Please transcribe the stretch of the data below from the line containing "Within the image, is" through the line containing "5. the point at 464,97", both lines included, reproducing each line word for word.

Picture-based spatial questions:
* BEGIN *

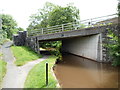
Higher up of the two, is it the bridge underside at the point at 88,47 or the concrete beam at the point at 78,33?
the concrete beam at the point at 78,33

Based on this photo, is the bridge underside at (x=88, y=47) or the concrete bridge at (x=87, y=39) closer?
the concrete bridge at (x=87, y=39)

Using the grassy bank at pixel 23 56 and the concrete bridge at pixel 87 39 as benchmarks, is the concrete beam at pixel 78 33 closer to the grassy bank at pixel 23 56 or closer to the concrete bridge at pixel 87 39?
the concrete bridge at pixel 87 39

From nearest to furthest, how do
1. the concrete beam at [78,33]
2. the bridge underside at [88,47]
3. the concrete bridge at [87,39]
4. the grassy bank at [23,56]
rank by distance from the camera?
the grassy bank at [23,56] → the concrete bridge at [87,39] → the bridge underside at [88,47] → the concrete beam at [78,33]

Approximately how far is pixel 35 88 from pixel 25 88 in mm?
403

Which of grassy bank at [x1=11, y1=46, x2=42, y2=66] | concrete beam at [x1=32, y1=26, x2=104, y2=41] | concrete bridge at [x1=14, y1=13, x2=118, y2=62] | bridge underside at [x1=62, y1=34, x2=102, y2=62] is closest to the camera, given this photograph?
grassy bank at [x1=11, y1=46, x2=42, y2=66]

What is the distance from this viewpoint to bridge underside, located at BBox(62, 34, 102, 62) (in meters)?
12.2

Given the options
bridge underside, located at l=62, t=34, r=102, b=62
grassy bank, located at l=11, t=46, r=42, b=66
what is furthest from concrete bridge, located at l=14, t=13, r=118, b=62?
grassy bank, located at l=11, t=46, r=42, b=66

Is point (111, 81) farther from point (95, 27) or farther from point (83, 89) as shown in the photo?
point (95, 27)

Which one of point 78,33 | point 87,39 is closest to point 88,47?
point 87,39

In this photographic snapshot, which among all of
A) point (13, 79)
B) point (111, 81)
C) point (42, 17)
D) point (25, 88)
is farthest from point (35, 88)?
point (42, 17)

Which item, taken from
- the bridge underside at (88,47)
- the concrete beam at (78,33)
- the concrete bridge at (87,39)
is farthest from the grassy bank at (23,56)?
the bridge underside at (88,47)

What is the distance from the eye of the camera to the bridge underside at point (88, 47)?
12.2m

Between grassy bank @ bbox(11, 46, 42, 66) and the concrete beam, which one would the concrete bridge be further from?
grassy bank @ bbox(11, 46, 42, 66)

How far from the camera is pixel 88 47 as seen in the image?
45.6 ft
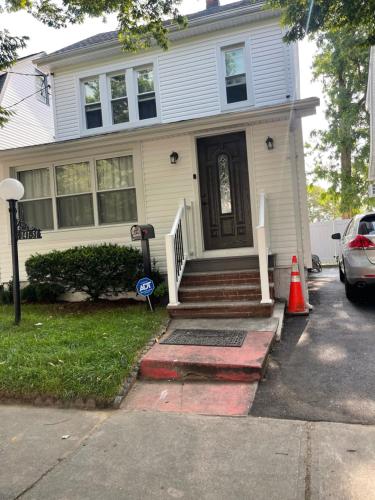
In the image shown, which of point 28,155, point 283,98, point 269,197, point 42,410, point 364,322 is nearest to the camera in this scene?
point 42,410

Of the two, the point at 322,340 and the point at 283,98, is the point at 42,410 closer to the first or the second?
the point at 322,340

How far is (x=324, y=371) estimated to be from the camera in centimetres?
389

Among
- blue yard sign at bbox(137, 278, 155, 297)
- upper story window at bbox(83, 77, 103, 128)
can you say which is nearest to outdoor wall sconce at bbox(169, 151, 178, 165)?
blue yard sign at bbox(137, 278, 155, 297)

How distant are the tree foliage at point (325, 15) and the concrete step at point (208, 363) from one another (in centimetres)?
550

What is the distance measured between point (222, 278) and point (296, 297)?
1.22 meters

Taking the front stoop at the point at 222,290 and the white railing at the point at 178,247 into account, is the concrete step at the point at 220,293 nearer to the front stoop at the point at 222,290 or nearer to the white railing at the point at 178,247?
the front stoop at the point at 222,290

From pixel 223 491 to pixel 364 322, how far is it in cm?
401

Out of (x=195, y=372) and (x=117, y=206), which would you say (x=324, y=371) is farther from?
(x=117, y=206)

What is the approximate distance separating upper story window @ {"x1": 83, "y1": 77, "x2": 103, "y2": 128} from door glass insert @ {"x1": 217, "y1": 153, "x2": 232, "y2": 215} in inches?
183

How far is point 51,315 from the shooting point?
6.41m

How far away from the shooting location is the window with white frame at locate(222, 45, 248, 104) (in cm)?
961

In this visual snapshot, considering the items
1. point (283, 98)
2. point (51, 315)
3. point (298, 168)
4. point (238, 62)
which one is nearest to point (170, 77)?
→ point (238, 62)

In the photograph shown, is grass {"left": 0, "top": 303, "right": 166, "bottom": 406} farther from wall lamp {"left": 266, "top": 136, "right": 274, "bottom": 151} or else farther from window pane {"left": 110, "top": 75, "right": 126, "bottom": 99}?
window pane {"left": 110, "top": 75, "right": 126, "bottom": 99}

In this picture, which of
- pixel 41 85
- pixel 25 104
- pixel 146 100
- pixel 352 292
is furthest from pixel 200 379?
pixel 41 85
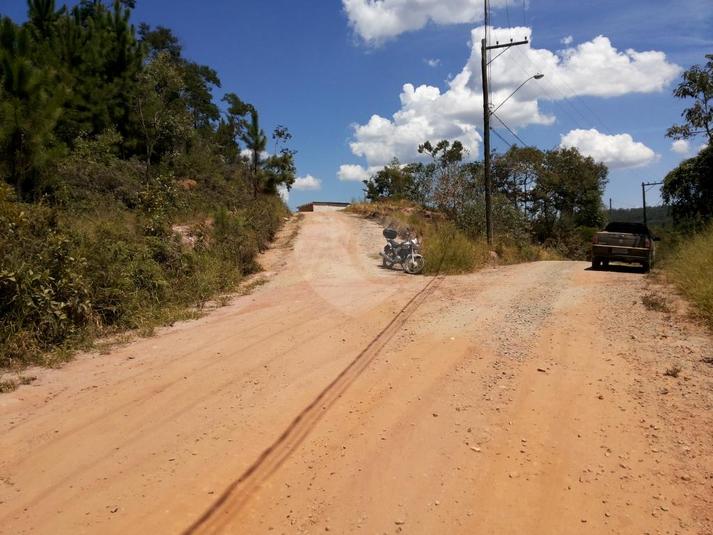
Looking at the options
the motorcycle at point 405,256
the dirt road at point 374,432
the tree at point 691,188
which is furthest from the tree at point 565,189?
the dirt road at point 374,432

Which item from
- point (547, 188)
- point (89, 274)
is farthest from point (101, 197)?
point (547, 188)

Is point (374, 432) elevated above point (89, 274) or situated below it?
below

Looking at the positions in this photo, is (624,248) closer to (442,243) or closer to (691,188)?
(442,243)

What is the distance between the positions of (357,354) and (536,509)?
3362 mm

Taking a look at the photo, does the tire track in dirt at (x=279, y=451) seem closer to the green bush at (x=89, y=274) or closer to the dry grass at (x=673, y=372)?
the dry grass at (x=673, y=372)

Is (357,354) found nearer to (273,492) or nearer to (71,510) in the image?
(273,492)

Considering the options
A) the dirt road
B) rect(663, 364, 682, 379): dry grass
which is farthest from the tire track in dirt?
rect(663, 364, 682, 379): dry grass

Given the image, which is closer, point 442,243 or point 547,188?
point 442,243

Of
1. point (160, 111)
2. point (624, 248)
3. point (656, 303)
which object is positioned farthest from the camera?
point (160, 111)

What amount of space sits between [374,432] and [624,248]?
46.9 ft

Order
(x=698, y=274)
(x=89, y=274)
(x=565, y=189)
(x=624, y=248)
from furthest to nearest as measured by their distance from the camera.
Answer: (x=565, y=189)
(x=624, y=248)
(x=698, y=274)
(x=89, y=274)

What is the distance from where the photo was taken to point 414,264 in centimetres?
1440

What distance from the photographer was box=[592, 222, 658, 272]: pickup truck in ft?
51.9

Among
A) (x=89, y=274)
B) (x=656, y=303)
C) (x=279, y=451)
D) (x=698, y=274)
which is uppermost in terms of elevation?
(x=89, y=274)
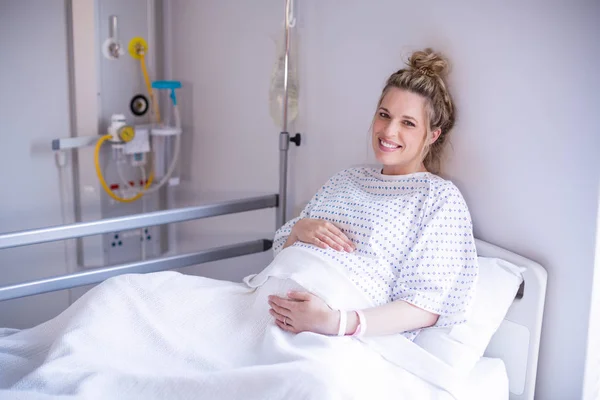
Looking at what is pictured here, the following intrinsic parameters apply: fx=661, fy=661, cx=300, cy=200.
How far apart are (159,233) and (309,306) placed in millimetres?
1535

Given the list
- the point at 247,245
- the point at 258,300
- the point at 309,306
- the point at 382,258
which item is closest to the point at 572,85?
the point at 382,258

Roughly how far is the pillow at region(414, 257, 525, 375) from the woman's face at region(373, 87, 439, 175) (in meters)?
0.35

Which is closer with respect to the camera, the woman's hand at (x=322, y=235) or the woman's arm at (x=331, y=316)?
the woman's arm at (x=331, y=316)

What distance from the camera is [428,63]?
1.80 metres

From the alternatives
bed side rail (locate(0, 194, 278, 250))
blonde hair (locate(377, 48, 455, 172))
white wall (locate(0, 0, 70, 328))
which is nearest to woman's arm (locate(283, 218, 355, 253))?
blonde hair (locate(377, 48, 455, 172))

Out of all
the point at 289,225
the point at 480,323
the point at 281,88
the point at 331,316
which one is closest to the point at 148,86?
the point at 281,88

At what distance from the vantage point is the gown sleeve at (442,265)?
1.58 m

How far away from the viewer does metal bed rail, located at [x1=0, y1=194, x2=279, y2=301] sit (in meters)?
1.82

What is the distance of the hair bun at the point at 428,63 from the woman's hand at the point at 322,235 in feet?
1.61

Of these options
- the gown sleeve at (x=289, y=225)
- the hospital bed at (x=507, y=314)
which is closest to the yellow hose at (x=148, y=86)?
the hospital bed at (x=507, y=314)

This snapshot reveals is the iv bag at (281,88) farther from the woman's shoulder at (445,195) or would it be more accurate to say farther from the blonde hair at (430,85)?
the woman's shoulder at (445,195)

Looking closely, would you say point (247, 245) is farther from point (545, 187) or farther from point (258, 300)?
point (545, 187)

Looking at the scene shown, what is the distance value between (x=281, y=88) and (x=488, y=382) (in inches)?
50.0

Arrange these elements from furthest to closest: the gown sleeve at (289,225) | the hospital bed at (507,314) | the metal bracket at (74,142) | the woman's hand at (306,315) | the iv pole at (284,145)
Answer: the metal bracket at (74,142) → the iv pole at (284,145) → the gown sleeve at (289,225) → the hospital bed at (507,314) → the woman's hand at (306,315)
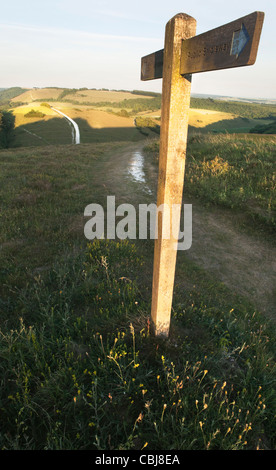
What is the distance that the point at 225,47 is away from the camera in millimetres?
1729

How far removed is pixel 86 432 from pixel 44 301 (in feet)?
7.04

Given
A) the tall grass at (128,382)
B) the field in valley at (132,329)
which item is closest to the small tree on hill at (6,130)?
the field in valley at (132,329)

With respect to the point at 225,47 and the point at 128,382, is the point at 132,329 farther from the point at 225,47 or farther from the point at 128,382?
the point at 225,47

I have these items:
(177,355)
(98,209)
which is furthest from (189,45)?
(98,209)

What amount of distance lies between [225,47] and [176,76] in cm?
62

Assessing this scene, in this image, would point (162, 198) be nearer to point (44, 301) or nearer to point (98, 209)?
point (44, 301)

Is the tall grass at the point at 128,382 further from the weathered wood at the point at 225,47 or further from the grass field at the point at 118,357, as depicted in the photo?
the weathered wood at the point at 225,47

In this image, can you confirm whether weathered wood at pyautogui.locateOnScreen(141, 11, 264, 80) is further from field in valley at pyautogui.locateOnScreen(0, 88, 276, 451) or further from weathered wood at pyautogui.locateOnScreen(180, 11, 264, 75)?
field in valley at pyautogui.locateOnScreen(0, 88, 276, 451)

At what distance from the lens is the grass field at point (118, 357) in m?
→ 2.38

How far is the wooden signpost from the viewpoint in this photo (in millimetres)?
1623

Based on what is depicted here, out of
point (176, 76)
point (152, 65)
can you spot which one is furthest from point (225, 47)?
point (152, 65)

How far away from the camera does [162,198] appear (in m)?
2.70

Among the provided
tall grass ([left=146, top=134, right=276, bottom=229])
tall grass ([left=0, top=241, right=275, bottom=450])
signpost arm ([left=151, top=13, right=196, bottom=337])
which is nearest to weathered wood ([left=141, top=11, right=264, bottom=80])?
signpost arm ([left=151, top=13, right=196, bottom=337])

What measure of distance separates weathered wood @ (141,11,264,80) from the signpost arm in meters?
0.11
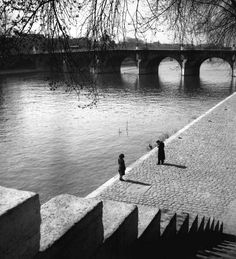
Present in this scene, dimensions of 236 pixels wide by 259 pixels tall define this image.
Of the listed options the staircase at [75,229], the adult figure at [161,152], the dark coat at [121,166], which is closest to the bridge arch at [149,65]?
the adult figure at [161,152]

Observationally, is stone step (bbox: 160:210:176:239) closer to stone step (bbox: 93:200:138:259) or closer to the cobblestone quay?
stone step (bbox: 93:200:138:259)

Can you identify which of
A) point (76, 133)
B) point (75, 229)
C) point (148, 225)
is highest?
point (75, 229)

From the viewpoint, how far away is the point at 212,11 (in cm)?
1140

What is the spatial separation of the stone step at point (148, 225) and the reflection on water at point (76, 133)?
10.8 metres

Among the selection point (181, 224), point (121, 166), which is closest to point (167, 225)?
point (181, 224)

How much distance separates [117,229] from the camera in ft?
7.45

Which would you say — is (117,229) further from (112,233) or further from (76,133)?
(76,133)

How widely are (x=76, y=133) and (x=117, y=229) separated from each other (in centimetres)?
2120

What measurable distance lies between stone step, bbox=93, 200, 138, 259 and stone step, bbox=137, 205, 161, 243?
136 mm

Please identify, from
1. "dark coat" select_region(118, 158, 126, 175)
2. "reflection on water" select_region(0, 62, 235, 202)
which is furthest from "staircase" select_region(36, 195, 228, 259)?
"reflection on water" select_region(0, 62, 235, 202)

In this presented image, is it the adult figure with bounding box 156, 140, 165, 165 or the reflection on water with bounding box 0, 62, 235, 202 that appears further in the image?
the reflection on water with bounding box 0, 62, 235, 202

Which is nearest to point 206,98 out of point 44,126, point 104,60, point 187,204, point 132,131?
point 132,131

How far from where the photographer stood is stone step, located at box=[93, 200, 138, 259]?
2.22m

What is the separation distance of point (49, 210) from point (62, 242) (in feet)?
0.94
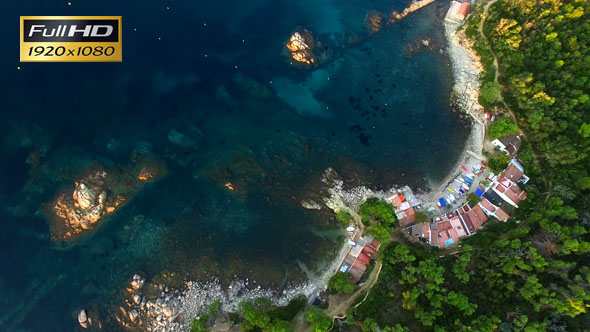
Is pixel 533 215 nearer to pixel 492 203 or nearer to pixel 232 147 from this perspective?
pixel 492 203

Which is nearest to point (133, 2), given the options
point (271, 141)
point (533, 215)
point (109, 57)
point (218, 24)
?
point (109, 57)

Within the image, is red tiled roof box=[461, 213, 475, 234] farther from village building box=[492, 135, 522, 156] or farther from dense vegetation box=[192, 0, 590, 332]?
village building box=[492, 135, 522, 156]

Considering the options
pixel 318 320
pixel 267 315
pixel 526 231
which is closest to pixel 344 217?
pixel 318 320

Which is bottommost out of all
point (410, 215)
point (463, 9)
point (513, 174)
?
point (410, 215)

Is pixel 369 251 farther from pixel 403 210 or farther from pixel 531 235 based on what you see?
pixel 531 235

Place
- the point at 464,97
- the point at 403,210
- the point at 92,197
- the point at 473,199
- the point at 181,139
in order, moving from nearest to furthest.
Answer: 1. the point at 403,210
2. the point at 473,199
3. the point at 92,197
4. the point at 181,139
5. the point at 464,97
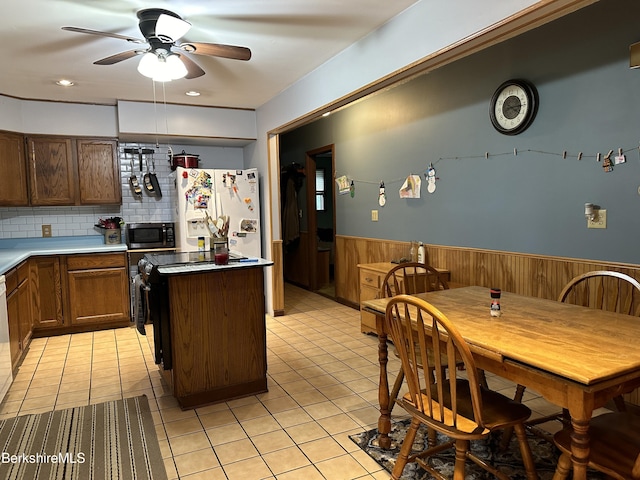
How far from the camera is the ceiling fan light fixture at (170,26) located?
2.29 metres

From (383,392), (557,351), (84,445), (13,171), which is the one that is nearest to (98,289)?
(13,171)

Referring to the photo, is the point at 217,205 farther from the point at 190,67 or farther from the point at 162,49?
the point at 162,49

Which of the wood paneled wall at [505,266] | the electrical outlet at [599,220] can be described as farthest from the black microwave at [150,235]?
the electrical outlet at [599,220]

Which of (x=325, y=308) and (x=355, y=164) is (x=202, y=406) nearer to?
(x=325, y=308)

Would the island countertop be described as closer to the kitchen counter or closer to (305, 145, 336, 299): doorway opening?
the kitchen counter

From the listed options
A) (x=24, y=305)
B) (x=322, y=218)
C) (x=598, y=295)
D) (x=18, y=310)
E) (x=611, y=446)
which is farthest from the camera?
(x=322, y=218)

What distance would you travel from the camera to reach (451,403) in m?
1.73

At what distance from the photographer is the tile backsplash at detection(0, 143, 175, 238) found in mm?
4762

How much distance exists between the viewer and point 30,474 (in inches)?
84.0

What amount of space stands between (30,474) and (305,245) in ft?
15.7

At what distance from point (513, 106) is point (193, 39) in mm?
2326

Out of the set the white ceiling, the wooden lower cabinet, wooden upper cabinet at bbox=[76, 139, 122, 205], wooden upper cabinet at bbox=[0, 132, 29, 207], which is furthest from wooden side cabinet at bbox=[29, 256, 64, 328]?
the white ceiling

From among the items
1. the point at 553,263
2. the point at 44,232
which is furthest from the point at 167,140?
the point at 553,263

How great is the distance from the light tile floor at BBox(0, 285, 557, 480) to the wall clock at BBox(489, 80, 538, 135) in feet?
6.05
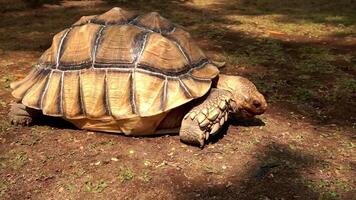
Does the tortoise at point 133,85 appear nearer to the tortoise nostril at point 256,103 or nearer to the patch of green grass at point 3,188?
the tortoise nostril at point 256,103

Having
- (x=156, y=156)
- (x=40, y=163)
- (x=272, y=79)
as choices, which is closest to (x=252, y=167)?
(x=156, y=156)

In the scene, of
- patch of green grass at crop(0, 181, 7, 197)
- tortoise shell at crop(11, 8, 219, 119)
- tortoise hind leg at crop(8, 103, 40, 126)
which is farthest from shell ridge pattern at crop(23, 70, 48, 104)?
patch of green grass at crop(0, 181, 7, 197)

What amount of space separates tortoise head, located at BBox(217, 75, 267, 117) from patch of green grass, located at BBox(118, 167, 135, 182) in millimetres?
1157

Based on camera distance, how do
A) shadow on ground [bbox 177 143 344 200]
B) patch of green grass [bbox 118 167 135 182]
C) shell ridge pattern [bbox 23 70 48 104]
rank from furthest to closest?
shell ridge pattern [bbox 23 70 48 104] → patch of green grass [bbox 118 167 135 182] → shadow on ground [bbox 177 143 344 200]

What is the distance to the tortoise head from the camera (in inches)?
165

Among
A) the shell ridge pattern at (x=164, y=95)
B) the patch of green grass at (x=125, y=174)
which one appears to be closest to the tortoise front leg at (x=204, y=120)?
the shell ridge pattern at (x=164, y=95)

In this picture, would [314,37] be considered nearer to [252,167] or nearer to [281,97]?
[281,97]

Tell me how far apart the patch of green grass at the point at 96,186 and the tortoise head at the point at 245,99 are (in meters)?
1.40

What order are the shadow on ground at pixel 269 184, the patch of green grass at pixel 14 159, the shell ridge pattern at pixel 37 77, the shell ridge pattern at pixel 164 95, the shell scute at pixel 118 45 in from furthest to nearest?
the shell ridge pattern at pixel 37 77, the shell scute at pixel 118 45, the shell ridge pattern at pixel 164 95, the patch of green grass at pixel 14 159, the shadow on ground at pixel 269 184

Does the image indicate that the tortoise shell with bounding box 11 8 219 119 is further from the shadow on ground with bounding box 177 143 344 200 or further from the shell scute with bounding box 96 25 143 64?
the shadow on ground with bounding box 177 143 344 200

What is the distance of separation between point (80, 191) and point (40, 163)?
1.88 ft

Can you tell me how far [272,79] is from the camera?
561cm

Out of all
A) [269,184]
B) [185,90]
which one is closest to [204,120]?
[185,90]

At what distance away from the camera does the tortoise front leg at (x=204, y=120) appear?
3904mm
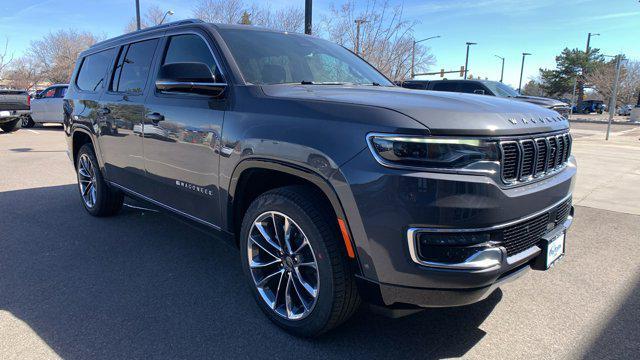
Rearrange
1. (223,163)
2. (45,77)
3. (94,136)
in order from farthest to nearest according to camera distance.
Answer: (45,77)
(94,136)
(223,163)

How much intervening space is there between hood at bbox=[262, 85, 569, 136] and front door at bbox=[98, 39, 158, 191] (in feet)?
5.21

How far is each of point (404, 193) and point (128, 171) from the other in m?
3.04

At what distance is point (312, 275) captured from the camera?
2.64 metres

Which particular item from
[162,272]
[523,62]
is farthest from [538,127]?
[523,62]

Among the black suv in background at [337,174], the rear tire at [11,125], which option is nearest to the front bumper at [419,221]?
the black suv in background at [337,174]

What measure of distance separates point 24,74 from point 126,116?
6920 cm

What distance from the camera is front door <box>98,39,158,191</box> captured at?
3.81m

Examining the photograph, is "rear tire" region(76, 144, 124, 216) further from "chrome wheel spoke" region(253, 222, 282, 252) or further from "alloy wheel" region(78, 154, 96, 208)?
"chrome wheel spoke" region(253, 222, 282, 252)

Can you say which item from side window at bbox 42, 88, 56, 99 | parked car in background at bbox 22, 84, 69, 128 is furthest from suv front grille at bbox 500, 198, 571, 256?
side window at bbox 42, 88, 56, 99

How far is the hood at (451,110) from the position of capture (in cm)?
208

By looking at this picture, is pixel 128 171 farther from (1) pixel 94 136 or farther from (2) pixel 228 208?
(2) pixel 228 208

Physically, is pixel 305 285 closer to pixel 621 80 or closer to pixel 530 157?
pixel 530 157

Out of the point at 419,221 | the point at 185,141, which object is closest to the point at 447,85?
the point at 185,141

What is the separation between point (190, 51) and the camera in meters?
3.41
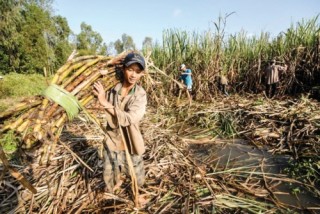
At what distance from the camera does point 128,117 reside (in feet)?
5.83

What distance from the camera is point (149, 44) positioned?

* END *

*Finished exercise*
Within the image, is red tiled roof box=[461, 213, 475, 234] farther from village building box=[492, 135, 522, 156] or farther from dense vegetation box=[192, 0, 590, 332]?
village building box=[492, 135, 522, 156]

Considering the options
pixel 318 320
pixel 267 315
pixel 526 231
which is closest to pixel 344 217?
pixel 318 320

Which is bottommost out of all
point (410, 215)
point (463, 9)
point (513, 174)
?
point (410, 215)

Is pixel 369 251 farther from pixel 403 210 or farther from pixel 531 235 based on what you see?
pixel 531 235

Place
- the point at 464,97
- the point at 403,210
- the point at 92,197
- the point at 473,199
- the point at 181,139
in order, moving from nearest to furthest.
Answer: 1. the point at 403,210
2. the point at 473,199
3. the point at 92,197
4. the point at 181,139
5. the point at 464,97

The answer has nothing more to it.